The defense asked why Sheppard did not ask for help, why did he neatly fold his jacket on the couch where he said he was asleep, and why the family dog, which some witnesses had testified (in the first trial in 1954) was very loud when strangers came home, barked on the night of the murder (implying that the dog knew the killer).
Verdict
After ten weeks of trials, 76 witnesses, and hundreds of evidence, the case was brought to an eight-person civil jury. The jury negotiated for only three hours on 12 April 2000, before returning a unanimous decision that Samuel Reese Sheppard failed to prove that his father had been imprisoned wrongly.
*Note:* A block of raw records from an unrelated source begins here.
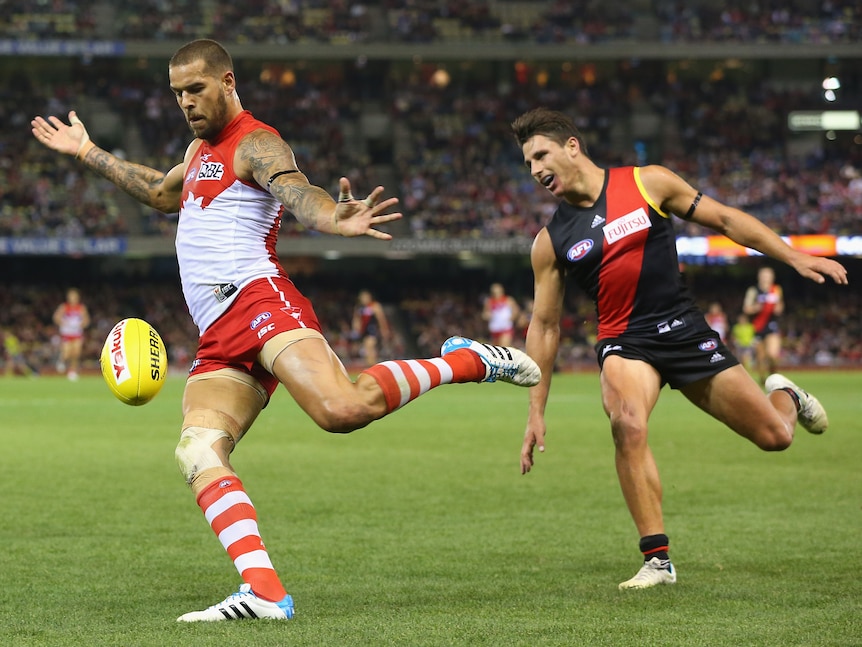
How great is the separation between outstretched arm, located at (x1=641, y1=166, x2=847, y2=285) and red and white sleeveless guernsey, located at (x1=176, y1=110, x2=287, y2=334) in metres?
2.00

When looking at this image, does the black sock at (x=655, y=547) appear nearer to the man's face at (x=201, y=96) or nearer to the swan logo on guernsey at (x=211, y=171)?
the swan logo on guernsey at (x=211, y=171)

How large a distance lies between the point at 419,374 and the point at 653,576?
5.13 ft

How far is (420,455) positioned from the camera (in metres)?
12.3

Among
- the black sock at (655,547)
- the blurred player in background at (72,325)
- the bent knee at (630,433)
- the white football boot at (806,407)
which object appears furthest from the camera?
the blurred player in background at (72,325)

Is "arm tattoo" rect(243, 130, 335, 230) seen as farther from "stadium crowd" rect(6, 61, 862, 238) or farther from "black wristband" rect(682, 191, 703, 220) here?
"stadium crowd" rect(6, 61, 862, 238)

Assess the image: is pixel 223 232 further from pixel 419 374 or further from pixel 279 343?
pixel 419 374

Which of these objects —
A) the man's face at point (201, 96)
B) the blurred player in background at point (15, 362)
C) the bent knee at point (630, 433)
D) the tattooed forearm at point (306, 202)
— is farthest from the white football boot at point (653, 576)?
the blurred player in background at point (15, 362)

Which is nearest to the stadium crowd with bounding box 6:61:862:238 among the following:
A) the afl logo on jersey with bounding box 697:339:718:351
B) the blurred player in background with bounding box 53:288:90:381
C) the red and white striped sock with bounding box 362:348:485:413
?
the blurred player in background with bounding box 53:288:90:381

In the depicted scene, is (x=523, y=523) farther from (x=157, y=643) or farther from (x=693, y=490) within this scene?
(x=157, y=643)

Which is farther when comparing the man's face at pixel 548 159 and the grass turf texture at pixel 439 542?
the man's face at pixel 548 159

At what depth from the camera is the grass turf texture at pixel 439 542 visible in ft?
15.8

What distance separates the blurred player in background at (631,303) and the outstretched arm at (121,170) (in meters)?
1.83

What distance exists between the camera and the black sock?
588 cm

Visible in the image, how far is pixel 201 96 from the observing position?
543cm
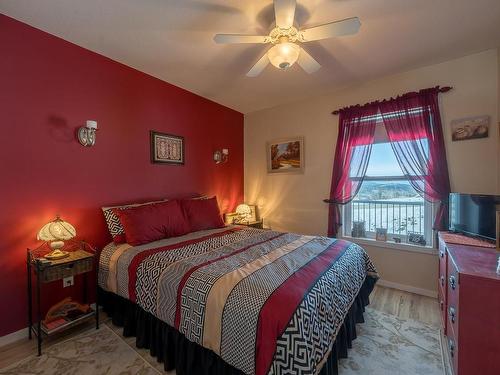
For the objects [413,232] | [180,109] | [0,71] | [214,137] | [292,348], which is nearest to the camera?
[292,348]

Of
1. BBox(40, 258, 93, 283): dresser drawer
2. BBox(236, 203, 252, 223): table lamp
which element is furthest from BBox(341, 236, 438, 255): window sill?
BBox(40, 258, 93, 283): dresser drawer

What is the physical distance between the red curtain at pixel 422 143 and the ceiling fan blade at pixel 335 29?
1573mm

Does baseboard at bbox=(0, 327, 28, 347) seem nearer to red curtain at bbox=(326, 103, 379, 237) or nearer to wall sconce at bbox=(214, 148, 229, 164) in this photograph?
wall sconce at bbox=(214, 148, 229, 164)

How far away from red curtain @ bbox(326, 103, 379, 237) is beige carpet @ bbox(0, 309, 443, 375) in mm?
1421

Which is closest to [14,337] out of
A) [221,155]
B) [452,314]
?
[221,155]

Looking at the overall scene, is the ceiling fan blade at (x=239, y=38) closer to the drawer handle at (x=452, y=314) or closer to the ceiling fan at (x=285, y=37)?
the ceiling fan at (x=285, y=37)

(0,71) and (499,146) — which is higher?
(0,71)

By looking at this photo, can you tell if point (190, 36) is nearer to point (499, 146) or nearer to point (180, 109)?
point (180, 109)

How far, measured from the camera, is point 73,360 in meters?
1.70

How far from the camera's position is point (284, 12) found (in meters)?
1.55

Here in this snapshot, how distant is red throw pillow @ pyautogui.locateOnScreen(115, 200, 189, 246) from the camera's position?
218 cm

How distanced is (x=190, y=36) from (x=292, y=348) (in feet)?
7.93

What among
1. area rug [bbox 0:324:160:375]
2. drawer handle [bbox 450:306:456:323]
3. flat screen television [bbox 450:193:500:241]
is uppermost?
flat screen television [bbox 450:193:500:241]

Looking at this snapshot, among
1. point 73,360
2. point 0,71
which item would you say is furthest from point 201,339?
point 0,71
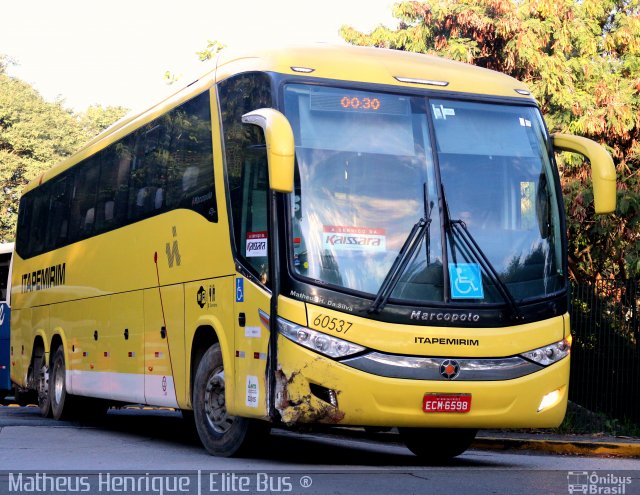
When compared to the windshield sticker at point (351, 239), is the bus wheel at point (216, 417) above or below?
below

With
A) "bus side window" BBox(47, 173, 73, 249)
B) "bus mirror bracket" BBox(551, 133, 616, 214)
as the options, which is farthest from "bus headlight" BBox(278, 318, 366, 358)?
"bus side window" BBox(47, 173, 73, 249)

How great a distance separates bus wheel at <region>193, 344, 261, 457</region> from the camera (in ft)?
36.1

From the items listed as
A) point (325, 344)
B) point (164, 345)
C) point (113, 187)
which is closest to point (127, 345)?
point (164, 345)

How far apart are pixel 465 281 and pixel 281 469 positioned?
226 cm

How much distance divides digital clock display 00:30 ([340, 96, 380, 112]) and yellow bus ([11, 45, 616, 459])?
0.02 metres

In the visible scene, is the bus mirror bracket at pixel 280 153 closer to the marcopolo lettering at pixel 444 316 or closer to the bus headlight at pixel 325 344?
the bus headlight at pixel 325 344

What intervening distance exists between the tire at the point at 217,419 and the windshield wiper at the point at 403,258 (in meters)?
1.77

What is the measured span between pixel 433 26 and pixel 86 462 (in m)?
14.8

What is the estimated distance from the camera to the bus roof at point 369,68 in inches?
425

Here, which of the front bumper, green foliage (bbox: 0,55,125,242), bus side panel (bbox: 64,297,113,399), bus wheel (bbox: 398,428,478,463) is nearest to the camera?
the front bumper

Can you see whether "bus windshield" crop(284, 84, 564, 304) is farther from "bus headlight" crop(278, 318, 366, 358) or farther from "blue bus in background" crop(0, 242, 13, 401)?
"blue bus in background" crop(0, 242, 13, 401)

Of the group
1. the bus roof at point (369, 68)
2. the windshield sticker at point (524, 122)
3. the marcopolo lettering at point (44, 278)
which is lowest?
the marcopolo lettering at point (44, 278)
Invalidation of imprisonment claim is incorrect
On February 22, 2002, the Eighth District Court of Appeal voted unanimously that civil cases should not be handed over to the jury, on the grounds that the restriction laws have expired, and that claims for imprisonment have subsided with Sam Sheppard's death. In August 2002, the Ohio Supreme Court refused to review the appeals court decision.
Additional suspects
A 2002 book theorized that Marilyn Sheppard was murdered by James Call, an Air Force desert who went through Cleveland at a multi-state crime party at the relevant time.